Exercise aim -> Please reproduce the passage below on chaining a prompt, model and parser in full, with every character unchanged.
::: Exercise text :::
We can now chain the prompt with the model and the output parser. Which means:

We chain a prompt like this:
prompt = context + question

and invoke the chain

In [122]:
chain = prompt | model | parser
chain.invoke({
    "context": "Mary's sister is Susana",
    "question": "Who is Mary's sister?"
})

'Susana'

### Combining chains
We can combine different chains to create more complex workflows. For example, let's create a second chain that translates the answer from the first chain into a different language.

1) First chain: invoke the first chain to get paresed response
2) Second chain: first answer is used in the second chain's prompt, along with new context

Let's start by creating a new prompt template for the translation chain:

In [123]:

translation_prompt = ChatPromptTemplate.from_template(
    "Translate {answer} to {language}"
)

We can now create a new translation chain that combines the result from the first chain with the translation prompt.
::: Dataset :::
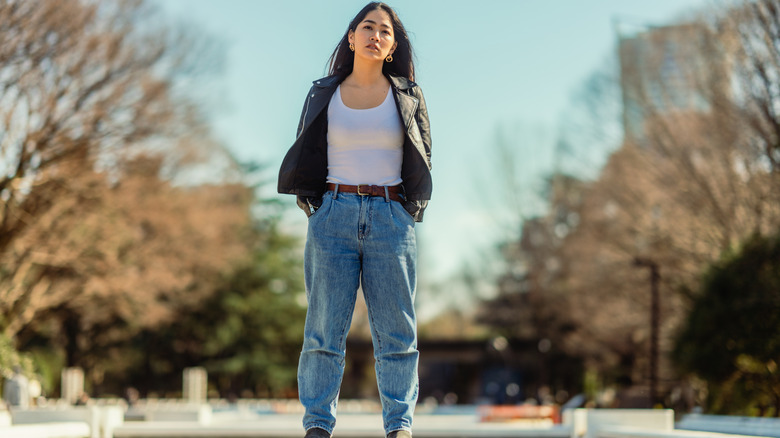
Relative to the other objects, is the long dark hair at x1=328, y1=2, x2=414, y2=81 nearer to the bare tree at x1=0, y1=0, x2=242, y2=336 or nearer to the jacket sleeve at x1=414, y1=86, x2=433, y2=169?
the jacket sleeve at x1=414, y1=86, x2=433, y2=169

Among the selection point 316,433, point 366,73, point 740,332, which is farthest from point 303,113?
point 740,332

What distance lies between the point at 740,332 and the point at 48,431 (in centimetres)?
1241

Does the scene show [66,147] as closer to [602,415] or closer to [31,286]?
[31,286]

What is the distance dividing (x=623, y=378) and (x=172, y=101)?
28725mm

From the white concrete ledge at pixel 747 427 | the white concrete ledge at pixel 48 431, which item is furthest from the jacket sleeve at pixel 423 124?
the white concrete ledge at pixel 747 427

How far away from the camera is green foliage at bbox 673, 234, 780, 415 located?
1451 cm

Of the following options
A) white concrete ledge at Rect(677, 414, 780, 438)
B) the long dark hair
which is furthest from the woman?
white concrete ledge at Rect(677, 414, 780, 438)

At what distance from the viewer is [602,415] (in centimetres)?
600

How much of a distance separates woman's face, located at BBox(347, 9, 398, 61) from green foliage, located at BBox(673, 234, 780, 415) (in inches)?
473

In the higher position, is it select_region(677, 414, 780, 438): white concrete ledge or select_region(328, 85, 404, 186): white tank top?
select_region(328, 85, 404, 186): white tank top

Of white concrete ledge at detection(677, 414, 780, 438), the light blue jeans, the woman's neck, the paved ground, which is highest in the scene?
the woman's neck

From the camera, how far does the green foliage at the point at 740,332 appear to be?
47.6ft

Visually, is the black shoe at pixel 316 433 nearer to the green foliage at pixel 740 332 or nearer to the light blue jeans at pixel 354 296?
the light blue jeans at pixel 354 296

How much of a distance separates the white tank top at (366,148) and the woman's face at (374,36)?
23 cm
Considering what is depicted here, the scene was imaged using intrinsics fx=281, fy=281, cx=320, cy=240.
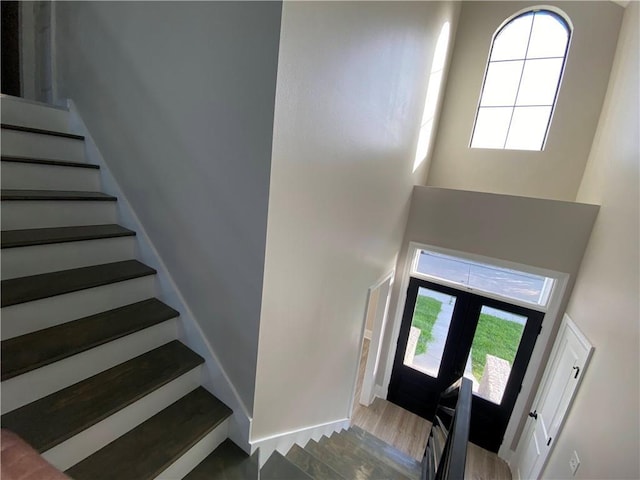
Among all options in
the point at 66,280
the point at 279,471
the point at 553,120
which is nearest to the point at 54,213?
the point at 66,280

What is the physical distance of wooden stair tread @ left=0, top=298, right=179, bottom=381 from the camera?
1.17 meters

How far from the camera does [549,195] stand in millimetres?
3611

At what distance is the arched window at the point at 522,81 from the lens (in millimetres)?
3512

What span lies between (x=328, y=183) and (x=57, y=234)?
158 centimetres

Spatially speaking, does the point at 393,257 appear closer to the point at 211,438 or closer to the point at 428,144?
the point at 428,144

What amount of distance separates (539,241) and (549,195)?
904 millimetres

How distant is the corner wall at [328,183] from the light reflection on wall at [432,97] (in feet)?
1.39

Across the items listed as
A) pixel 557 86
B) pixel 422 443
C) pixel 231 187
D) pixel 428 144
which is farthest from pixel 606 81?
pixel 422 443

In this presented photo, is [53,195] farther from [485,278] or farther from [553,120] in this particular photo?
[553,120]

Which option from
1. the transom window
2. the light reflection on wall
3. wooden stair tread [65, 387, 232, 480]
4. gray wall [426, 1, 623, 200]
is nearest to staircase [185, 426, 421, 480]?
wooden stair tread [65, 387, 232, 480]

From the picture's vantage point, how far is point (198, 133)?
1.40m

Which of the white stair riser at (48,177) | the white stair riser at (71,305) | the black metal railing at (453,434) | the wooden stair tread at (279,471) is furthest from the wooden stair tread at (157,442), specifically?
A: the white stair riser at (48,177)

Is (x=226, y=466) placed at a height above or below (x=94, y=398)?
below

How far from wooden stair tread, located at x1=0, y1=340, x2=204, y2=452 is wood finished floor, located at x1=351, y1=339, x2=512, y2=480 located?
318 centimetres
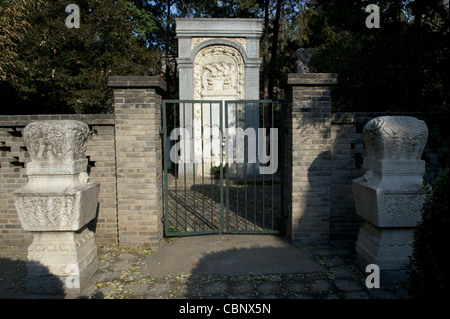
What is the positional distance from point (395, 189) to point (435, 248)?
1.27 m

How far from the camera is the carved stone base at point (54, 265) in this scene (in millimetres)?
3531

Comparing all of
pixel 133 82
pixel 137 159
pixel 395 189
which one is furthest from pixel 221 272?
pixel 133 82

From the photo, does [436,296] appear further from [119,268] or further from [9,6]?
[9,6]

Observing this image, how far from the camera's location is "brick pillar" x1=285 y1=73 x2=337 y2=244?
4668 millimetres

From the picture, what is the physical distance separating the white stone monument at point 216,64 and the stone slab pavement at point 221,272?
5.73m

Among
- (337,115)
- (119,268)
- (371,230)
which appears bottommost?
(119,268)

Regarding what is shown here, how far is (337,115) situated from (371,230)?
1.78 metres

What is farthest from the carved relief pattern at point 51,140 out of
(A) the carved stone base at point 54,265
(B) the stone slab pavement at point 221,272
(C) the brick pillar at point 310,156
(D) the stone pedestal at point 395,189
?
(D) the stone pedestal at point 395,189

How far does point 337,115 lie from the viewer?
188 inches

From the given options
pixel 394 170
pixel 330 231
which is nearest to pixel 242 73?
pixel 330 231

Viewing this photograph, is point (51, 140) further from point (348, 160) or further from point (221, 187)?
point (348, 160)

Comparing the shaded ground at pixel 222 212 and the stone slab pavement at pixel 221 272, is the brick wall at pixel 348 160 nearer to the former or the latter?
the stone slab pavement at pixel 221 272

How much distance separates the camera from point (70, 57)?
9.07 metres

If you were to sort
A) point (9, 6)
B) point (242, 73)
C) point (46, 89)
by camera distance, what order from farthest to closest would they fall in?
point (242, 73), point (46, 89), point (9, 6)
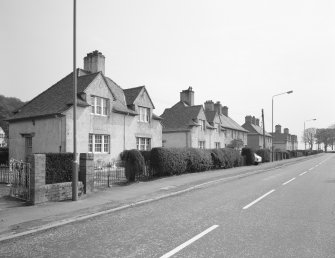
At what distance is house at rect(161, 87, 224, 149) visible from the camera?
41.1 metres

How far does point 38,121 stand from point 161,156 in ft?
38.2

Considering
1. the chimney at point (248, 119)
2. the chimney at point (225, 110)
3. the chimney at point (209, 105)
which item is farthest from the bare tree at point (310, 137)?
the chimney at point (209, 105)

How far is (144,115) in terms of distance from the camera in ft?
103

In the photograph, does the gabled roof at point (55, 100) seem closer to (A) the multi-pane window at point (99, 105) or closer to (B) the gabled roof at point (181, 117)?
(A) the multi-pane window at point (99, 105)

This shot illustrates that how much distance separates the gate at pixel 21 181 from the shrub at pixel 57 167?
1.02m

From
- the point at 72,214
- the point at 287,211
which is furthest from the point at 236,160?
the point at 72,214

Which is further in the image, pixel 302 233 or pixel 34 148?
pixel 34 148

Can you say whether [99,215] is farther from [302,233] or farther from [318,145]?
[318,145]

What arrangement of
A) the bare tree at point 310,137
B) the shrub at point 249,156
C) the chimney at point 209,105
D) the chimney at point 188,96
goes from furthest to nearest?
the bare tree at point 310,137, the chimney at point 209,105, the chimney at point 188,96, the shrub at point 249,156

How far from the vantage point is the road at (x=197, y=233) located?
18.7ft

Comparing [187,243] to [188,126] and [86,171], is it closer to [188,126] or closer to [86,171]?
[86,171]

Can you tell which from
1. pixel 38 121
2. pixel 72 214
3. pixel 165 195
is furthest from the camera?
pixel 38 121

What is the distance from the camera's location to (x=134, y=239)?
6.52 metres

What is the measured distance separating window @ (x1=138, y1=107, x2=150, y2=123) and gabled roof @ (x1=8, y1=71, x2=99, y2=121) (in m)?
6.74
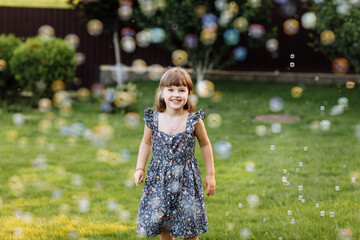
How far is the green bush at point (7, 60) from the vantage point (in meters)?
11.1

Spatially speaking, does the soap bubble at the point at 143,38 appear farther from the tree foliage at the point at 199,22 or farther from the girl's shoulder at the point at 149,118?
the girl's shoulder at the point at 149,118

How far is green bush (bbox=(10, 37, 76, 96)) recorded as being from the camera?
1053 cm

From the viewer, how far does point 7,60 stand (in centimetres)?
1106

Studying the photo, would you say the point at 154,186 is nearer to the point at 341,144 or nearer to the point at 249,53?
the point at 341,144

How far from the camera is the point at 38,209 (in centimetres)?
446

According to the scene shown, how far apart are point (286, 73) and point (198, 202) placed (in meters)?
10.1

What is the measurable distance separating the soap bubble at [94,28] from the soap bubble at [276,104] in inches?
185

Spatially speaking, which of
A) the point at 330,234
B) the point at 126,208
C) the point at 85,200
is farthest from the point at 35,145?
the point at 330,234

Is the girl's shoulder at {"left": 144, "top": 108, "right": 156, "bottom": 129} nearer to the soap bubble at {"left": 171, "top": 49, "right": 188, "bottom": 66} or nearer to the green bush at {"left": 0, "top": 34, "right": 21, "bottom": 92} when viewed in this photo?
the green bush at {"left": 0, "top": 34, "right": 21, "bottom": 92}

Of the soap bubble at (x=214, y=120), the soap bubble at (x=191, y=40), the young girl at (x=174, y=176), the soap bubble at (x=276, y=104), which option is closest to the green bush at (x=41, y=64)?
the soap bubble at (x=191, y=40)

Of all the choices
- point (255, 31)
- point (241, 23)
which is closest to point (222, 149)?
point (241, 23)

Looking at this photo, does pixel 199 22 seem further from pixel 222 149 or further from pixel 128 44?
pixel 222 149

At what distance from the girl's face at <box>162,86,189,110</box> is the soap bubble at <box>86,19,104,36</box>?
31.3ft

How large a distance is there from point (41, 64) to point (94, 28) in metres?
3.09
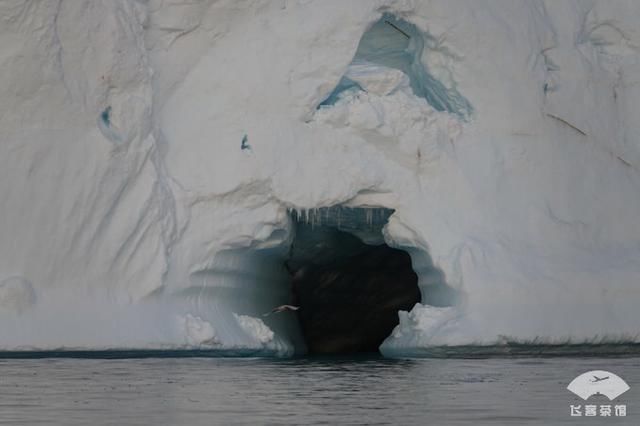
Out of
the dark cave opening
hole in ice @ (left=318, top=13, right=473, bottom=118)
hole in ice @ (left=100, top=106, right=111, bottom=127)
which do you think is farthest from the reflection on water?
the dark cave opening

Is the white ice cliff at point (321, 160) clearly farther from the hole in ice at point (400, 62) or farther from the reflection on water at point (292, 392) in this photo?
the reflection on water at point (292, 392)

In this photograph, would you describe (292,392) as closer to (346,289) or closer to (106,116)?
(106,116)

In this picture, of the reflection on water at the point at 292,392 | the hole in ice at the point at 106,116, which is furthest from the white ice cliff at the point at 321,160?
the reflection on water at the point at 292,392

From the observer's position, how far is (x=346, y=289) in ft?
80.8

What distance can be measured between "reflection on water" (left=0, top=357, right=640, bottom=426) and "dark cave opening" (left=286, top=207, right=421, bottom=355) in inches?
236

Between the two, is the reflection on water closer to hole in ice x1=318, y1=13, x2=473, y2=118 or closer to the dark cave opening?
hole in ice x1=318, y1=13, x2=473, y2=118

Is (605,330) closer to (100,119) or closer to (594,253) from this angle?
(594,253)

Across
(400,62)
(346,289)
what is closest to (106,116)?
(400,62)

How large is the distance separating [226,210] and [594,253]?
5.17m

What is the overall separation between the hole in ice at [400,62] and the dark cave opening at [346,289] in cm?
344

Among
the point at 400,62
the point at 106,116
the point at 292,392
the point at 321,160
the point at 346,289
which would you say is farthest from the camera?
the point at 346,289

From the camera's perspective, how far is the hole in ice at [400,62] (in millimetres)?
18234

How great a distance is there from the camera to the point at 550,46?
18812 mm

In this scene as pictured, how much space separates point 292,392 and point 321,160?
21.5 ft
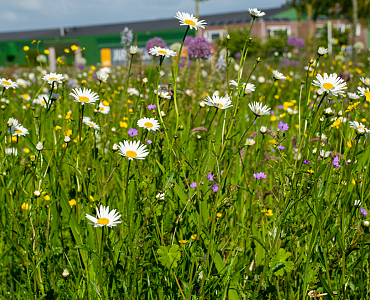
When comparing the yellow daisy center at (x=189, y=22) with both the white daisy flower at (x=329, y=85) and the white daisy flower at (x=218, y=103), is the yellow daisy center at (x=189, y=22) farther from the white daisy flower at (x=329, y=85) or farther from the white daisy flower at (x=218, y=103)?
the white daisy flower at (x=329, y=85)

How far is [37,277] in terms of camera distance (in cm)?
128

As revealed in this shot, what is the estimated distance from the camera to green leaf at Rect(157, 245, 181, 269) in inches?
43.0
:::
Solution for this exercise ->
We can now chain the prompt with the model and the output parser. Which means:

We chain a prompt like this:
prompt = context + question

and invoke the chain

In [122]:
chain = prompt | model | parser
chain.invoke({
    "context": "Mary's sister is Susana",
    "question": "Who is Mary's sister?"
})

'Susana'

### Combining chains
We can combine different chains to create more complex workflows. For example, let's create a second chain that translates the answer from the first chain into a different language.

1) First chain: invoke the first chain to get paresed response
2) Second chain: first answer is used in the second chain's prompt, along with new context

Let's start by creating a new prompt template for the translation chain:

In [123]:

translation_prompt = ChatPromptTemplate.from_template(
    "Translate {answer} to {language}"
)

We can now create a new translation chain that combines the result from the first chain with the translation prompt.